Il secondo elemento con cui fare conoscenza è il royco, un mix di spezie utilizzato alla stregua del nostro dado alimentare. Il royco – grazie alla combo tra macis, coriandolo, curcuma, zenzero, aglio e cumino – riuscirà a dare un sapore unico anche a una semplice zuppa di pomodoro, e una volta tornati in Italia, non ne potrete più fare a meno.

Ecco 3 piatti tipici kenioti da provare almeno una volta.


Kachumbari

Il piatto che sicuramente accompagnerà tutto il soggiorno in Kenya è il kachumbari, la classica insalata di accompagnamento ai piatti. Perfetta per rinfrescare le calde giornate africane, questa insalata a base di pomodoro e cipolla ha la particolarità di avere un gusto molto delicato, a dispetto delle grandi quantità di cipolla impiegate. La cipolla viene infatti passata in acqua e sale, per stemperare un po’ di quel suo sapore pungente.

Nella versione “povera” del kachumbari appaiono soltanto pomodoro e cipolla, conditi con limone. In quelle più ricche anche peperone verde, cavolo bianco e carote e, in alcuni casi, avocado.

Kachumbari

Pilau

Il riso “pilau” è uno dei piatti unici più frequenti da trovare nei ristoranti del Kenya, specialmente quelli della costa. La ricetta è di origine mediorientale, ma la sua variante swahili è diffusa soprattutto in Kenya e Tanzania e la sua fama è giunta anche in Sud Africa e in Etiopia. A differenza di quello indiano non ha il curry ed è meno piccante, ma più speziato di quello arabo, grazie all’aggiunta di cardamomo, cannella, chiodi di garofano e cumino.

Pilau

Stew e Sima

La Sima è una sorta di polenta molto soda a base di farina di mais bianco e acqua, una pietanza diffusa in tutta l’Africa.
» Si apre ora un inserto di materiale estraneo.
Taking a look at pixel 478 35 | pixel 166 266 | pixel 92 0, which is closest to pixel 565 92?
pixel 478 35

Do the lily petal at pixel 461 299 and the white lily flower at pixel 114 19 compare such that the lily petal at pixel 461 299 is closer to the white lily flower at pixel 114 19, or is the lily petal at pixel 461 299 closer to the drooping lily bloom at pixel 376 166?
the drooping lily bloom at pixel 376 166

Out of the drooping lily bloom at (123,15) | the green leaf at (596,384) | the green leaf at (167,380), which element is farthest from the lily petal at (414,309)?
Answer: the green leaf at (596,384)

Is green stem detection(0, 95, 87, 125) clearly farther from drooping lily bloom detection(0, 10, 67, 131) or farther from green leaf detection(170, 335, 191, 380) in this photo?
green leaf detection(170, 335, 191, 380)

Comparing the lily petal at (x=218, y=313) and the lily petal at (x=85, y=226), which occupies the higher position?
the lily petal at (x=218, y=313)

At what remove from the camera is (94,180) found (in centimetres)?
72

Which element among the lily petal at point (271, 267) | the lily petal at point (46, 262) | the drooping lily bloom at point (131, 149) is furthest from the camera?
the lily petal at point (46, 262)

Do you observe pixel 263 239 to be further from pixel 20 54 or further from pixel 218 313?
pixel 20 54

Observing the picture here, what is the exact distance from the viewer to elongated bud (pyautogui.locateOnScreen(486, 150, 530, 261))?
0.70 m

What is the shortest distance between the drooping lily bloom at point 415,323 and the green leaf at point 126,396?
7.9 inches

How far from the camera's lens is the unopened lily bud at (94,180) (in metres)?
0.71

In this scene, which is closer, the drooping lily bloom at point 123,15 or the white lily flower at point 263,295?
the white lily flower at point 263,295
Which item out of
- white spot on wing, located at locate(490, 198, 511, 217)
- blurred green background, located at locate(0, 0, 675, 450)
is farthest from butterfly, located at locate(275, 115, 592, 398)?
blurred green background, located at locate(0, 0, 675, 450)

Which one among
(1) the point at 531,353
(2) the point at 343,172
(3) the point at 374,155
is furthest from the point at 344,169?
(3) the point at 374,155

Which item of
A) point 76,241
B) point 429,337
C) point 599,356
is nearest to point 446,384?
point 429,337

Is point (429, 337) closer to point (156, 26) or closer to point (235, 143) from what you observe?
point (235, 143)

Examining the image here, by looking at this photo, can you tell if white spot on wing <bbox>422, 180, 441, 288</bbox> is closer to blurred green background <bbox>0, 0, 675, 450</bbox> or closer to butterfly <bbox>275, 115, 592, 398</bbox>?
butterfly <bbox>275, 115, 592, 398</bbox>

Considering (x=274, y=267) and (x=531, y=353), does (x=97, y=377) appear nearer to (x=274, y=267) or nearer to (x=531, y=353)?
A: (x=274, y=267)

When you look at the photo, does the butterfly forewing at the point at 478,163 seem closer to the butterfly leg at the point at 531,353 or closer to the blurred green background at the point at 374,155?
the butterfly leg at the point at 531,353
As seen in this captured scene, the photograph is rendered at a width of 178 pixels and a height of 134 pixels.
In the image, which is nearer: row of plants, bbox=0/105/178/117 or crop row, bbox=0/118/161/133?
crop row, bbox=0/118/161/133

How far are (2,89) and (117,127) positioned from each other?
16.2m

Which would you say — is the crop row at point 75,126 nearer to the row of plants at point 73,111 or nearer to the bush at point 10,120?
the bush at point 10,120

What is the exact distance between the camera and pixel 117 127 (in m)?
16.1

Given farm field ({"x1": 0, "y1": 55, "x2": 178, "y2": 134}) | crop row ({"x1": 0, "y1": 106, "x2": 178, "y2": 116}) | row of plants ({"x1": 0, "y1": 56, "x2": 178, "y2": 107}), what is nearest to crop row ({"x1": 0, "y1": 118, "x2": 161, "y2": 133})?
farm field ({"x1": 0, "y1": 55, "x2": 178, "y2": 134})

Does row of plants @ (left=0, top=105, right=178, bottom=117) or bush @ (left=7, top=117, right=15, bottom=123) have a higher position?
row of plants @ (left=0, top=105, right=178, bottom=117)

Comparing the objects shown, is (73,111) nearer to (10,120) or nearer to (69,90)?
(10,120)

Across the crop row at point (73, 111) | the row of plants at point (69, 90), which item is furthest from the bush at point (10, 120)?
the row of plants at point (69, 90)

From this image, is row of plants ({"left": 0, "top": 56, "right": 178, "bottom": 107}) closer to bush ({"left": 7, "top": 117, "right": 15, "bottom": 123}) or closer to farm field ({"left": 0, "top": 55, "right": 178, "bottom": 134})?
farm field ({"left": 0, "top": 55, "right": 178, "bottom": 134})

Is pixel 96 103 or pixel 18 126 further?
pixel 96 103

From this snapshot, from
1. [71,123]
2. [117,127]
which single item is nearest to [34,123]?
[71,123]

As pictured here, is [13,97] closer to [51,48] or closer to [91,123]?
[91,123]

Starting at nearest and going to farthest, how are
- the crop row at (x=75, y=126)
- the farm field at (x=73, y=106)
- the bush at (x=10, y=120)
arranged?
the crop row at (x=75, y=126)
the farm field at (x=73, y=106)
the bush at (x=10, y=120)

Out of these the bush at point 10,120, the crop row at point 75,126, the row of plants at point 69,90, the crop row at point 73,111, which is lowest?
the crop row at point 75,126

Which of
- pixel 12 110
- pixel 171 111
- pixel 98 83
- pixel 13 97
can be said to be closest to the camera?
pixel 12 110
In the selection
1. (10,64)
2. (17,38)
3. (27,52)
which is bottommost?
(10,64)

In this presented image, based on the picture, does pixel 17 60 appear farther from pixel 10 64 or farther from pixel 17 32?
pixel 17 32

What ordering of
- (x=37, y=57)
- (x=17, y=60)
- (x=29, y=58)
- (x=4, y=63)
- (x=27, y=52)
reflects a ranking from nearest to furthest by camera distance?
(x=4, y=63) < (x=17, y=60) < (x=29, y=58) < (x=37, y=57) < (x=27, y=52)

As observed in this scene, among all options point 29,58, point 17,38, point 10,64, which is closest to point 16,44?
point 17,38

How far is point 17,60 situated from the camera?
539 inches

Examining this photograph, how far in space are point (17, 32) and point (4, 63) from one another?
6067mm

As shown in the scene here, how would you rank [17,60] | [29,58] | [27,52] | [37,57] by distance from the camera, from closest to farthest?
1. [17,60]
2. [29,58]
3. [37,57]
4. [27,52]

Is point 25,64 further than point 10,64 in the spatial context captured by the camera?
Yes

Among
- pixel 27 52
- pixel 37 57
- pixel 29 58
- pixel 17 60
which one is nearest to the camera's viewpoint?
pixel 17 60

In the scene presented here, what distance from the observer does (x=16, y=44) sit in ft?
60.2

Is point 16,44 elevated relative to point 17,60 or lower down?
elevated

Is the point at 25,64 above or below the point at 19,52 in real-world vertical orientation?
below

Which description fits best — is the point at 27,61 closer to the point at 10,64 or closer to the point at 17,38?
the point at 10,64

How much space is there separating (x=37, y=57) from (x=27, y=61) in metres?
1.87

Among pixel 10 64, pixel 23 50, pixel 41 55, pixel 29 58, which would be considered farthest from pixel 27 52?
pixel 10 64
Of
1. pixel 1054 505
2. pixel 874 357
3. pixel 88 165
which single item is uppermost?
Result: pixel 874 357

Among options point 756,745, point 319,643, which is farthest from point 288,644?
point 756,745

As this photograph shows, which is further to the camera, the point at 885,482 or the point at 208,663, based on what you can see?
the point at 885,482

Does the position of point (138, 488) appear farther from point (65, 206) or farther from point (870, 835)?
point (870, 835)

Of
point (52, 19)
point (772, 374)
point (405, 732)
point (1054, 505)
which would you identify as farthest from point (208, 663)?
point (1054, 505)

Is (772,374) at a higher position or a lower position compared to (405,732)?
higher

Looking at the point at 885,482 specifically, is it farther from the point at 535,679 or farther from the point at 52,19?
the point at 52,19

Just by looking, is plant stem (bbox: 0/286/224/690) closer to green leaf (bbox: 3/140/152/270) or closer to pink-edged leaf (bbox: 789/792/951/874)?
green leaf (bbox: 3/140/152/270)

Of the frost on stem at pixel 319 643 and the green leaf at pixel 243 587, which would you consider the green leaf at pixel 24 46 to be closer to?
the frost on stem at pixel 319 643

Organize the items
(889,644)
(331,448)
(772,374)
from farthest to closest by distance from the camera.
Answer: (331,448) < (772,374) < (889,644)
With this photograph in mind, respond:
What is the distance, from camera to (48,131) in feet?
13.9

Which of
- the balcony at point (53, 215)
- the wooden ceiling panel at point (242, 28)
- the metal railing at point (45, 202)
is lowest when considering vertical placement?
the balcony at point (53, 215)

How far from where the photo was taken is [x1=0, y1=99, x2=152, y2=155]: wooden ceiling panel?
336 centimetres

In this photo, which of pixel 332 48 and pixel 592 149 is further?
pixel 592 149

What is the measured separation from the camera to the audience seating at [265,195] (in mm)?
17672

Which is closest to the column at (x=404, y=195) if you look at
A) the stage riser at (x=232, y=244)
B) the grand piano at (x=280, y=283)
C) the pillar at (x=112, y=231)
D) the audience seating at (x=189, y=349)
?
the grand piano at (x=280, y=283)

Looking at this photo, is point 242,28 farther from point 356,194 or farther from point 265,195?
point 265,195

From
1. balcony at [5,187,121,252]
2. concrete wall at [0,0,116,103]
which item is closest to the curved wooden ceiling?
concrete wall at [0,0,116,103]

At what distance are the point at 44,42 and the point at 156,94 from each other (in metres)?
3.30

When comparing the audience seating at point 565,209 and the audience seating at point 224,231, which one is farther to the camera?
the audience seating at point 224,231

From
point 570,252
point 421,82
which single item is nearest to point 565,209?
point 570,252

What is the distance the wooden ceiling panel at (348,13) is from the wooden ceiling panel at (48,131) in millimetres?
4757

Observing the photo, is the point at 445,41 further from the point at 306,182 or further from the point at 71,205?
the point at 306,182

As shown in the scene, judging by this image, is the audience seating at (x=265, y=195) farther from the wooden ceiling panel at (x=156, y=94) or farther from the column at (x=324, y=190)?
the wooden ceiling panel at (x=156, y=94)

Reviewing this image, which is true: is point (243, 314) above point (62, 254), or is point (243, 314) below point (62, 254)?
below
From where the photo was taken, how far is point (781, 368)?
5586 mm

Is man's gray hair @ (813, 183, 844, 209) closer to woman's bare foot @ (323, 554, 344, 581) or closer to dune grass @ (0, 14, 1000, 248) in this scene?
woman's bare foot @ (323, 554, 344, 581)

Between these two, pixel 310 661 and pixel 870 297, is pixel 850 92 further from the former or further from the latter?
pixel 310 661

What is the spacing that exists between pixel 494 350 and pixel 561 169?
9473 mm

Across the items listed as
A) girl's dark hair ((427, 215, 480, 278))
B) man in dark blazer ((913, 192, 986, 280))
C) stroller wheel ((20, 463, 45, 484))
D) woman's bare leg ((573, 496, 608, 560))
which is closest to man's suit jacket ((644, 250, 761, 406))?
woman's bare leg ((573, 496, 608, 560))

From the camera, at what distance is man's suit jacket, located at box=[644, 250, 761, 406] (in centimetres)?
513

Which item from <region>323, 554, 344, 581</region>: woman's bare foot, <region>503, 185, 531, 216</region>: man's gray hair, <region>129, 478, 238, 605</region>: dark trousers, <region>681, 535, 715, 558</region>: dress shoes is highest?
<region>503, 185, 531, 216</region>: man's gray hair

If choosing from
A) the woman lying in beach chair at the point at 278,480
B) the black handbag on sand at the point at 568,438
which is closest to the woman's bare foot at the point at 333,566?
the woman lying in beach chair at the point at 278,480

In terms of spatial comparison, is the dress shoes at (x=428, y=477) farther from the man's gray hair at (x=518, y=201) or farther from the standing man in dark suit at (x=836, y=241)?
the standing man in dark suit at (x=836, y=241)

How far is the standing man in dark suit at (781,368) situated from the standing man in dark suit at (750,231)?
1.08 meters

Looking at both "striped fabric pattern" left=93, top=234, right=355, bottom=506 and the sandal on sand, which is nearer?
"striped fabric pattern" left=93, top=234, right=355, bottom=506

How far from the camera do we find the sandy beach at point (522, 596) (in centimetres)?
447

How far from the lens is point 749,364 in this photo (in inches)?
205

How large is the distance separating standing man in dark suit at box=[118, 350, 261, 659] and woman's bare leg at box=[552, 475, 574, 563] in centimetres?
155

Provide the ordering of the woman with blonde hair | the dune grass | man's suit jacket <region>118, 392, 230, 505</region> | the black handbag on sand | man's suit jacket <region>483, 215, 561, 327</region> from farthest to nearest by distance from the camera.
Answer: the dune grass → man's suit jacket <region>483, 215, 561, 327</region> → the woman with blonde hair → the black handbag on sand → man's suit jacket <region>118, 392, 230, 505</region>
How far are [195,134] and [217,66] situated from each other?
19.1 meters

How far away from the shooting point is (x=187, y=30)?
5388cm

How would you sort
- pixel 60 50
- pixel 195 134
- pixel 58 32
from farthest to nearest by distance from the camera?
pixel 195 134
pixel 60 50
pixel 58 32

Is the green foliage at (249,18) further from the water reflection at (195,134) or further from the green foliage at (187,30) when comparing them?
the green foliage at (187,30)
L’importanza di questo piatto nella realtà locale è dovuta anche all’economicità dei suoi ingredienti. Prendetene un po’ con la mano destra, formate una pallina con le dita, praticando un solco con il pollice, e intingetela nello stew che l’accompagna.

Lo stew è un piatto africano (originario della Tanzania) gustosissimo e molto ricco in cui vengono impiegati ingredienti dal sapore molto speziato, tipici della cucina locale; si tratta di uno stufato di carne, speziato con il royco. Normalmente lo stew è di manzo (combe stew), ma esistono varianti in cui vengono utilizzate carni di pollo, di montone o di agnello.